En Lille, dulces, cerveza y achicoria...

Gracias a asociaciones como “Mange Lille !”, los habitantes sin prejuicios redescubren la remolacha, el cerdo, la achicoria y los sabores locales, con un corazón tan grande como esta región. Nuevos restaurantes, bares, cervecerías e instituciones revisitadas proponen en la actualidad una alternativa sabrosa a los mejillones, la “carbonade” y el “potjevlesch”. ¿Dónde comer (bien) en Lille? Esta es nuestra selección del momento...

El más dulce: Meert

Desde 1761, los más golosos se quedan boquiabiertos ante los escaparates del establecimiento situado en el número 27 de la calle Esquermoise. Antes de sucumbir a los célebres gofres de vainilla, merece la pena visitar la parte de atrás de esta tienda declarada monumento histórico. Tom Truy-Courties, que todavía no ha cumplido los 30 años, sublima los paladares con sus rollos de sardinas, tarta tatin de cebolla y azúcar terciado o cerdo asado con anguila ahumada. Todas ellas son combinaciones acertadas, servidas bajo los espejos que forman parte de la decoración neobarroca de tonos rojos y blancos. De postre, se impone el “crumble” de vainilla y nuez de pecán.
Meert (Enlace externo)

El más espumoso: l'Échappée Bière

Creado por tres norteños, l’Echappée Bière ve las cosas a lo grande: propone en toda Francia juegos de pistas para conocer mejor la fabricación de cerveza. Y aquí saben fermentar los cereales desde el primer milenio. Existen dos recorridos, “la chope de Gambrinus” en el viejo Lille y “la brasserie des Trois moulins” en el barrio de Saint-Sauveur. Las salidas diarias prevén catas a ciegas, enigmas y sorpresas. El plano entregado por el guía detalla asimismo las curiosidades, como por ejemplo el arte de la calle alrededor del jardín Jean-Baptiste Lebas.
L’Echappée bière (Enlace externo)

El más patatas fritas: Bierbuik

Sus patatas fritas con espuma de queso Maroilles están bien cocidas y son muy conocidas. Florent Ladeyn hace furor con este “vientre de cerveza” (“bierbuik” en flamenco) que puede acoger a hasta 80 comensales. Las grandes mesas comparten “flamiche” o cerdo hechos en fuego de leña a precios baratos. Las cervezas fabricadas allí mismo pueden contener conchas de ostras o mondas de patatas: aquí no se tira nada. Para terminar, un postre a base de achicoria.
Bierbuik (Enlace externo)

El más amarillo: Jane

Muros de tonos leopardo, palmeras doradas y bancos de color azafrán ofrecen una decoración a medio camino entre Tarzán y Visconti. Jane se oculta en la planta baja del antiguo consulado de Polonia, convertido en el hotel de moda l’Arbre Voyageur. Al chef le gusta flambear los linguini, con trufa de Borgoña o gambas, en una rueda de parmesano. Uno ruge de placer antes de hacer las compras en la tienda del establecimiento.
Restaurante Jane - Hotel L’Arbre Voyageur (Enlace externo)

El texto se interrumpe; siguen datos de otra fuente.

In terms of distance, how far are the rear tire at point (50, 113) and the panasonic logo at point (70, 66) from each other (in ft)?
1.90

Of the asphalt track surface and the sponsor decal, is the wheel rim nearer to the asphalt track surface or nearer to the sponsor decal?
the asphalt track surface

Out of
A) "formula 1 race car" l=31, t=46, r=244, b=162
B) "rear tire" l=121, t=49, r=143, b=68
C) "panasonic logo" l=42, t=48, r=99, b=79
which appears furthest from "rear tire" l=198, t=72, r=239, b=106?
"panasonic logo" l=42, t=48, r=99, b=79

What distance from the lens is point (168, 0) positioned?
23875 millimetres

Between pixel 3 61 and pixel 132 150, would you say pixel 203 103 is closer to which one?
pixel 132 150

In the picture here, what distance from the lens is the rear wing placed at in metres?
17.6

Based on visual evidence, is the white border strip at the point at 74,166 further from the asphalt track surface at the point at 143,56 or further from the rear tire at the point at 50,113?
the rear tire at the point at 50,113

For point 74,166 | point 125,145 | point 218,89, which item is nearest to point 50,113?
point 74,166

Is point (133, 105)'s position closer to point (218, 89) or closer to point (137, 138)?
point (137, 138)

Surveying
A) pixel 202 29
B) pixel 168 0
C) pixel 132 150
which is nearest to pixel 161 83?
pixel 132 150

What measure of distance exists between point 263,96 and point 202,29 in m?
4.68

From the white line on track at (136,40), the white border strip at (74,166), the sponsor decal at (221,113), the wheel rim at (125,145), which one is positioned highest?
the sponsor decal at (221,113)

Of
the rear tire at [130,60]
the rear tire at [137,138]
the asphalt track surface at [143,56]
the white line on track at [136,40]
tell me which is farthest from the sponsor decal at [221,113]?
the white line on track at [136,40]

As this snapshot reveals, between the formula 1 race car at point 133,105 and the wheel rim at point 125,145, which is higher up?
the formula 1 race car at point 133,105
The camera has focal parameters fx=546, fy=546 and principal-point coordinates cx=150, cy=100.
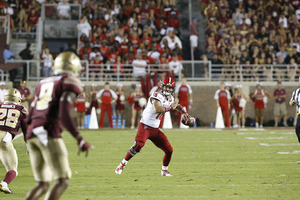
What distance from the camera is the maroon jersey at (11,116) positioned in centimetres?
A: 691

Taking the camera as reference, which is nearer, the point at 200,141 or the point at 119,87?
the point at 200,141

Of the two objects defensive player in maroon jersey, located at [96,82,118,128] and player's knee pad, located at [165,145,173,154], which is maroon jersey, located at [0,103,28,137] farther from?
defensive player in maroon jersey, located at [96,82,118,128]

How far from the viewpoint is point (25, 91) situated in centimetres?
1738

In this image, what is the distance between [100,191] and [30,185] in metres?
1.10

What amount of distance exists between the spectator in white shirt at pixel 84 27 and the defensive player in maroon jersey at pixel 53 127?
14977 mm

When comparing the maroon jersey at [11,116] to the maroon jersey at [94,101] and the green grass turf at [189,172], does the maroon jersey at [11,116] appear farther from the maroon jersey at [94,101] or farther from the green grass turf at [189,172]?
the maroon jersey at [94,101]

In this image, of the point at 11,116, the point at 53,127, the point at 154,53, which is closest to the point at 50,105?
the point at 53,127

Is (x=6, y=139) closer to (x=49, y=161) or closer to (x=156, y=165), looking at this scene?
(x=49, y=161)

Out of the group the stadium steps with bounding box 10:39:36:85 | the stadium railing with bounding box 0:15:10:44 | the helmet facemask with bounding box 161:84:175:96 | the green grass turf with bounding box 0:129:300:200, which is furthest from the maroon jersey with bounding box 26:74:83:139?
the stadium steps with bounding box 10:39:36:85

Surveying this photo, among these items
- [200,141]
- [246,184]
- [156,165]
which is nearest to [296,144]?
[200,141]

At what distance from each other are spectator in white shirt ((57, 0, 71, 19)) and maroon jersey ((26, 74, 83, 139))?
616 inches

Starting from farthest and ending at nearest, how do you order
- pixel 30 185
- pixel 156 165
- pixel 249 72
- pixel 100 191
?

El más hortelano: Le Vagabond

Doce cubiertos, cuatro platos y un poco de suerte a la hora de reservar. Tras haber trabajado en el Clarance, Nicolas Pourcheresse recibe hoy a sus clientes en un pequeño local en la calle Saint-André. El barbudo chef pelirrojo prepara, cocina y sirve. Las verduras proceden de su huerto, los peces de la pesca artesanal, los vinos son biodinámicos. Ya liberado de su antigua etiqueta -el cocinero más joven en conseguir una estrella Michelin-, ofrece un momento antológico y ecológico.
Restaurante Le Vagabond (Enlace externo)

El más croqueta: le Barbue d’Anvers

¡Ah, las croquetas de gambas grises como en Knokke-le-Zoute! Cuando uno sueña con tomar una “lengua de gato a la sartén” (es un trozo de buey) o sorbetes de cerveza. La Barbue d'Anvers no es un nuevo establecimiento, pero ni el estómago ni los ojos se cansan de él, y eso es lo importante.